**TASK DETAILS**:
Can you format the stretch from the line containing "Taking the flower" through the end of the lines below as a two-column CSV with the headers request and answer, one row for each request paired with its answer, and each value in a single quoted field with any line breaks replaced by spaces?

**LISTED RECORDS**:
┄┄┄┄┄┄┄┄┄┄┄┄┄┄┄┄┄┄┄┄

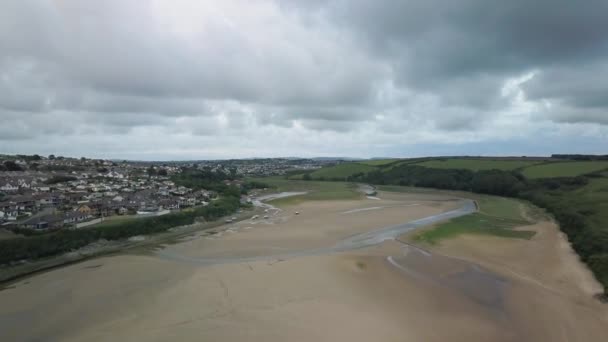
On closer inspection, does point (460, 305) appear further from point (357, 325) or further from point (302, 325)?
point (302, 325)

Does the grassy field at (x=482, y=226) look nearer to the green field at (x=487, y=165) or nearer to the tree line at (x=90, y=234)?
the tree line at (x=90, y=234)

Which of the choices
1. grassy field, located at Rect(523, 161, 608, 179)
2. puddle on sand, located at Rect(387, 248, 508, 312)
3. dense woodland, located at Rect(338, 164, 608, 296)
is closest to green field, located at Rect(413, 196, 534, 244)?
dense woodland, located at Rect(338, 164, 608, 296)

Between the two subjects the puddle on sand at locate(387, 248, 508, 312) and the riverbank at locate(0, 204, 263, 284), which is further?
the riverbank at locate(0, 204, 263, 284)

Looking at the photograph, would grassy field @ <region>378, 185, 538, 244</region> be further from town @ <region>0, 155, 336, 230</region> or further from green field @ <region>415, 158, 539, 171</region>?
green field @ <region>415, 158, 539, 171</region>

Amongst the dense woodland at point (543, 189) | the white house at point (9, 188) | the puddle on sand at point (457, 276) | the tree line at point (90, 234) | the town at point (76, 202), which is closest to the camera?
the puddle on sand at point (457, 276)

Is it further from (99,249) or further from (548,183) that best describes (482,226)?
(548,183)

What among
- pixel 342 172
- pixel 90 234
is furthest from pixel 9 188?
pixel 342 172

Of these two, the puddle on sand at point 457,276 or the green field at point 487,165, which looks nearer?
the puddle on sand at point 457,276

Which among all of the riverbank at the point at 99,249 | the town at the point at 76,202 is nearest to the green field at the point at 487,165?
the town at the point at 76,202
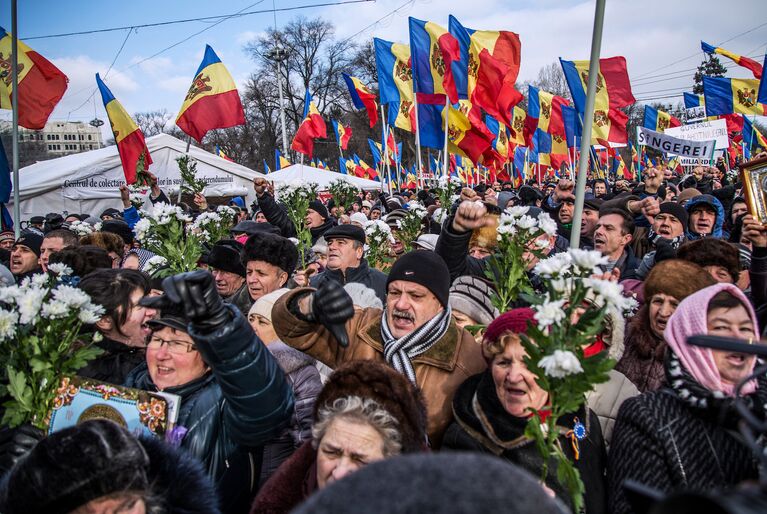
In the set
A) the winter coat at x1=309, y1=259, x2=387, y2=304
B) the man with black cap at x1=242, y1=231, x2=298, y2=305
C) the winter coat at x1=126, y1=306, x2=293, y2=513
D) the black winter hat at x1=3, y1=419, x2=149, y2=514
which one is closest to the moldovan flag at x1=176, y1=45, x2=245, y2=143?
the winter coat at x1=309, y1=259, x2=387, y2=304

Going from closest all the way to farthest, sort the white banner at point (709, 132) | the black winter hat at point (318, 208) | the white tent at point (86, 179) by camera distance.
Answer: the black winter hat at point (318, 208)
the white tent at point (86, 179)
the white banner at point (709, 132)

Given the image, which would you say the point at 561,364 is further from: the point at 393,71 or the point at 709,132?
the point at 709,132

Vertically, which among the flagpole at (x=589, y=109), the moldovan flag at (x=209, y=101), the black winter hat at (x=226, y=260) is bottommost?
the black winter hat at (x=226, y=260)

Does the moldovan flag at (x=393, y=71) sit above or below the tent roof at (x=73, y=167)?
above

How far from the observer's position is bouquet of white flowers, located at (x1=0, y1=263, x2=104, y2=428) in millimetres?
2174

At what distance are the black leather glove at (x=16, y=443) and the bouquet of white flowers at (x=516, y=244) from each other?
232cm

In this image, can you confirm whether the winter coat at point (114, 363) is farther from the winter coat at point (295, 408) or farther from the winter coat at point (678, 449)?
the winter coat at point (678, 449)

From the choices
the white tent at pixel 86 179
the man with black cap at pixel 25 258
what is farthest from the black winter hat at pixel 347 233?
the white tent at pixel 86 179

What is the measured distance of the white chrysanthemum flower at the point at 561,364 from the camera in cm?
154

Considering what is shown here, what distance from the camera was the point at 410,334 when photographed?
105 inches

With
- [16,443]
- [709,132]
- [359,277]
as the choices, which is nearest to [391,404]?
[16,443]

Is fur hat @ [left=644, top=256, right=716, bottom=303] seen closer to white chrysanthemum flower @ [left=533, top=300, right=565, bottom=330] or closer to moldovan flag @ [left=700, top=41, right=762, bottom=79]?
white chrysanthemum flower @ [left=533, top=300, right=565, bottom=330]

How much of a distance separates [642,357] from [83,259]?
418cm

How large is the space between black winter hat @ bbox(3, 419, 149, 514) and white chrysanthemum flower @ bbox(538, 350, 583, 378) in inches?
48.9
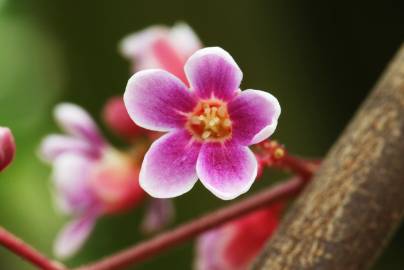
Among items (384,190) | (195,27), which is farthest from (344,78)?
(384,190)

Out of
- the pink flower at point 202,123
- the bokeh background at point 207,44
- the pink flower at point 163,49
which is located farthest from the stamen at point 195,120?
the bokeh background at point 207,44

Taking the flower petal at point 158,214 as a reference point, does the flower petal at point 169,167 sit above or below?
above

┄┄┄┄┄┄┄┄┄┄┄┄┄┄┄┄┄┄┄┄

**RESULT**:
request,answer
"Taking the flower petal at point 158,214 as a reference point, does the flower petal at point 169,167 sit above or below?","above"